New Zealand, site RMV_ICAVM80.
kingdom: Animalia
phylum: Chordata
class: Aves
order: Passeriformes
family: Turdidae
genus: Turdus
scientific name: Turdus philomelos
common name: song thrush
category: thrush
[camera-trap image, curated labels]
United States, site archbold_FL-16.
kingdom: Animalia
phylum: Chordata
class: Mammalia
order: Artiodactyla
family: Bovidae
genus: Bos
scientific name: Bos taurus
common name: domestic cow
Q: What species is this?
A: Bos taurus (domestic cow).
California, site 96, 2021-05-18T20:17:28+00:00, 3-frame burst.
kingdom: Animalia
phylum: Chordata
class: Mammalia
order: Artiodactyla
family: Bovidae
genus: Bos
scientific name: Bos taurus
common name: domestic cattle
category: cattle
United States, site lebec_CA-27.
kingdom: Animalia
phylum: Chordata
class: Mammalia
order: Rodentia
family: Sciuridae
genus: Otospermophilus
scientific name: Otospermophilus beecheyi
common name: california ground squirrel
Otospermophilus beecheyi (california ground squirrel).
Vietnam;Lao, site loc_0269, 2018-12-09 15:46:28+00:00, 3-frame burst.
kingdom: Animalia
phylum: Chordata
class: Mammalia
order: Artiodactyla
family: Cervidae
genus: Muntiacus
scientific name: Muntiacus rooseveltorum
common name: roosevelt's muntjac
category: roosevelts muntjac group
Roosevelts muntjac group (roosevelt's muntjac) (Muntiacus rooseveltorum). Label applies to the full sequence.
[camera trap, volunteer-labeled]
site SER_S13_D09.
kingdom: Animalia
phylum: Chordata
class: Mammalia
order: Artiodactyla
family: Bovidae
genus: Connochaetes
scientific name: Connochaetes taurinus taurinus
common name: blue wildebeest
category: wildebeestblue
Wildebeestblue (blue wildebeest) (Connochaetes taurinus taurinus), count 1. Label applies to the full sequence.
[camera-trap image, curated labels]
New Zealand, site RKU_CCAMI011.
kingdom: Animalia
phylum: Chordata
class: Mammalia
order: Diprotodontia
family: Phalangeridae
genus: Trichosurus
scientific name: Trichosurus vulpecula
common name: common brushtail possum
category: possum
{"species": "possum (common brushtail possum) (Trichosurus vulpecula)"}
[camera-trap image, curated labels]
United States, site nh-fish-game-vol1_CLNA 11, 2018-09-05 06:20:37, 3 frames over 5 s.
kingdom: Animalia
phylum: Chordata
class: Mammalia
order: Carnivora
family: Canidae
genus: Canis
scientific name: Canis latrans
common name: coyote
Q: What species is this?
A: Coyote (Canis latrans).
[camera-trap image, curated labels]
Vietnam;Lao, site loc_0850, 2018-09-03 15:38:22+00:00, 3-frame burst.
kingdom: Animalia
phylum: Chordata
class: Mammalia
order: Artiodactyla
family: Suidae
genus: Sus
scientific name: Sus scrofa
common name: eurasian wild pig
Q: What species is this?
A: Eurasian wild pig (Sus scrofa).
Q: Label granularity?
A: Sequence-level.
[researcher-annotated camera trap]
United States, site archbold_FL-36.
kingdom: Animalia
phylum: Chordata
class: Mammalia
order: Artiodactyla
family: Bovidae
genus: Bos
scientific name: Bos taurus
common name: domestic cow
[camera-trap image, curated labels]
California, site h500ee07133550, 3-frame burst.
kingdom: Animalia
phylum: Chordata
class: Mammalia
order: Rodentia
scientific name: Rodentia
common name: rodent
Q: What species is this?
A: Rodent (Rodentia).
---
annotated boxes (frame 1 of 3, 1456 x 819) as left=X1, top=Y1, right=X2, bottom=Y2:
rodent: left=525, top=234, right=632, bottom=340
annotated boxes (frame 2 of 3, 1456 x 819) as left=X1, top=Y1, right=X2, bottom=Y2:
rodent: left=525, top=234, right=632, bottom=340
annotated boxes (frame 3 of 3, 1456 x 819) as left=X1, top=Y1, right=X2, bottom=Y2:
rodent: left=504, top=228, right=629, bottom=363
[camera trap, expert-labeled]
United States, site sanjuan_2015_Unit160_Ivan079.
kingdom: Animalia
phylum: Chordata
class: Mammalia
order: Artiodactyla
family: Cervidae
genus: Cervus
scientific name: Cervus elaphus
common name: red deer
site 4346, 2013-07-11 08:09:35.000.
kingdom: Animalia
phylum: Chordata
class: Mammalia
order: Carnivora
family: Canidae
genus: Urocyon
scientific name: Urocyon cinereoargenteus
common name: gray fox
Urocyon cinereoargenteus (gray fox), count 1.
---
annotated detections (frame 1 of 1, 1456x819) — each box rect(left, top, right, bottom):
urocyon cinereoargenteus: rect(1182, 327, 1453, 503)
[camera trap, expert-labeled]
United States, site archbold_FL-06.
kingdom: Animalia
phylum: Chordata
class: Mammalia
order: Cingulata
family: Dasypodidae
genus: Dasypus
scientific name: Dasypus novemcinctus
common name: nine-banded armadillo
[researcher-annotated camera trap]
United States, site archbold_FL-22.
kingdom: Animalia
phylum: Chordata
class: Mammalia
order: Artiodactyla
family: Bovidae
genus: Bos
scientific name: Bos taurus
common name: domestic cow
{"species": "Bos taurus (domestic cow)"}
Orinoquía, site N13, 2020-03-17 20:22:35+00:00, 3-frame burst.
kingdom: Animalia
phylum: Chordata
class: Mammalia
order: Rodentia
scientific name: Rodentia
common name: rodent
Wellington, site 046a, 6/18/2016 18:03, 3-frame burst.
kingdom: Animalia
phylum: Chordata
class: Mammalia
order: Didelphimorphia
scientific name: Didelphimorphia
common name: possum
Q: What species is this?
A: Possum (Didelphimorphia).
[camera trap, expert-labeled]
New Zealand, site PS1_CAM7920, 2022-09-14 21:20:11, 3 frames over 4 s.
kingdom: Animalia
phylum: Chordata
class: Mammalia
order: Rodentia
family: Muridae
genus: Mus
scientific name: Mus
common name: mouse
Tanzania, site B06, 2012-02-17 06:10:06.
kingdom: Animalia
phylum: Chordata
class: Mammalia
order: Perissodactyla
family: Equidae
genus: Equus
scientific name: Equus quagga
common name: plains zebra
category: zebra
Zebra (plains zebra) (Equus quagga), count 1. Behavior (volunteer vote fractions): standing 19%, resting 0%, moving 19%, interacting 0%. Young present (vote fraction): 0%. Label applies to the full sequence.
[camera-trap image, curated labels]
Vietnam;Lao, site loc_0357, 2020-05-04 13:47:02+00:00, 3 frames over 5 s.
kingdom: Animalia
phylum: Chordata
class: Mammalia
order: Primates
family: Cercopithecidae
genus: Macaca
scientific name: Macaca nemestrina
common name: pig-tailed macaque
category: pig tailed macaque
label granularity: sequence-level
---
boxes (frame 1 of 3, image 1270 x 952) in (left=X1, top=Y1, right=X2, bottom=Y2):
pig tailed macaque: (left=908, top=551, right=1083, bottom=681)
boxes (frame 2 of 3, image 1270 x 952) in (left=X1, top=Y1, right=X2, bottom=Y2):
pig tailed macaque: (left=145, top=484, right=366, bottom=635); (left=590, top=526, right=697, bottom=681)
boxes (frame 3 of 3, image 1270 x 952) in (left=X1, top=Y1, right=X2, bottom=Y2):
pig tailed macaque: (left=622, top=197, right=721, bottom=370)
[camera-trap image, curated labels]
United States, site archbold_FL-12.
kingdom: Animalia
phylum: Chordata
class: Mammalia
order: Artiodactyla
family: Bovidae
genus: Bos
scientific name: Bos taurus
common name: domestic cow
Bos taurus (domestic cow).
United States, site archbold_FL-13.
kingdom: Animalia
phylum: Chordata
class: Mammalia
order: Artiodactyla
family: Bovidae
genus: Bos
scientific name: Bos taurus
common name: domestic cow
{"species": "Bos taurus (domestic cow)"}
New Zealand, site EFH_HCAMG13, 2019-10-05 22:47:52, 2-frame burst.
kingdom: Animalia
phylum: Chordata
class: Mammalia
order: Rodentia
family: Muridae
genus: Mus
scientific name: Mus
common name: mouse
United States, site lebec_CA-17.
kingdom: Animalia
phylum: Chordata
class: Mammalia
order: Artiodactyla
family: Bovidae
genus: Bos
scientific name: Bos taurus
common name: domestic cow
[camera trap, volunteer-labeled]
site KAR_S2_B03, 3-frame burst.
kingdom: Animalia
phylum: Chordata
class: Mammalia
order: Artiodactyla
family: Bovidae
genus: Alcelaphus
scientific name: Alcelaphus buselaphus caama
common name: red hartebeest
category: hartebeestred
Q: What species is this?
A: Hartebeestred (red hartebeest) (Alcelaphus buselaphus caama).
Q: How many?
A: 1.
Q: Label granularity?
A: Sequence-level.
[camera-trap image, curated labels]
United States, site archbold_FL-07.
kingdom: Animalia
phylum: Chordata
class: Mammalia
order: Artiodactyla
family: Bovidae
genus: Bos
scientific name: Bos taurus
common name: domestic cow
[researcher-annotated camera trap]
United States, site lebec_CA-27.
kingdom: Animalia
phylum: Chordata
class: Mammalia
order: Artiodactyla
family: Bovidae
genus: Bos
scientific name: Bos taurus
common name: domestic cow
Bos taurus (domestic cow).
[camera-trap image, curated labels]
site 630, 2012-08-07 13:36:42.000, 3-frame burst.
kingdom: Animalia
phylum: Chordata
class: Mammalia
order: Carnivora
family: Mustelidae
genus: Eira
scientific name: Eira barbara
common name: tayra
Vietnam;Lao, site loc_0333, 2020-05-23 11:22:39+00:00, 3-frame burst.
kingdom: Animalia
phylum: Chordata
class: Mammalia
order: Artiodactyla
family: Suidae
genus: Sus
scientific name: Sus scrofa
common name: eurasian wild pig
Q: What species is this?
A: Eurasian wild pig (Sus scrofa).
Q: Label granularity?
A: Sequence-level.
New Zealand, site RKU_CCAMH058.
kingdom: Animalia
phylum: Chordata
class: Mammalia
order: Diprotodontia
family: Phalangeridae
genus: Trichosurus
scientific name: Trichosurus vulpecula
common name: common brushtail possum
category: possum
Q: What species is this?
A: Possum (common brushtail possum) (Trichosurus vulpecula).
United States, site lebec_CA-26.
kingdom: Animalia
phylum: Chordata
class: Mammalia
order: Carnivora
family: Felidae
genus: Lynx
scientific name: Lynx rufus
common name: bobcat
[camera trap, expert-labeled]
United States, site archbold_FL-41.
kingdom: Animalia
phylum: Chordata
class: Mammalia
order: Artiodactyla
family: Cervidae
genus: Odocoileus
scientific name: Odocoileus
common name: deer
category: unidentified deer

What you need to do ▸
Output exactly the span of lines beginning at the first line of the records and ending at the line that holds "California, site 96, 2021-05-18T20:17:28+00:00, 3-frame", inclusive, with no other text.

Output for this exercise ▸
New Zealand, site RMV_ICAVM80.
kingdom: Animalia
phylum: Chordata
class: Aves
order: Passeriformes
family: Turdidae
genus: Turdus
scientific name: Turdus philomelos
common name: song thrush
category: thrush
[camera-trap image, curated labels]
United States, site archbold_FL-16.
kingdom: Animalia
phylum: Chordata
class: Mammalia
order: Artiodactyla
family: Bovidae
genus: Bos
scientific name: Bos taurus
common name: domestic cow
Q: What species is this?
A: Bos taurus (domestic cow).
California, site 96, 2021-05-18T20:17:28+00:00, 3-frame burst.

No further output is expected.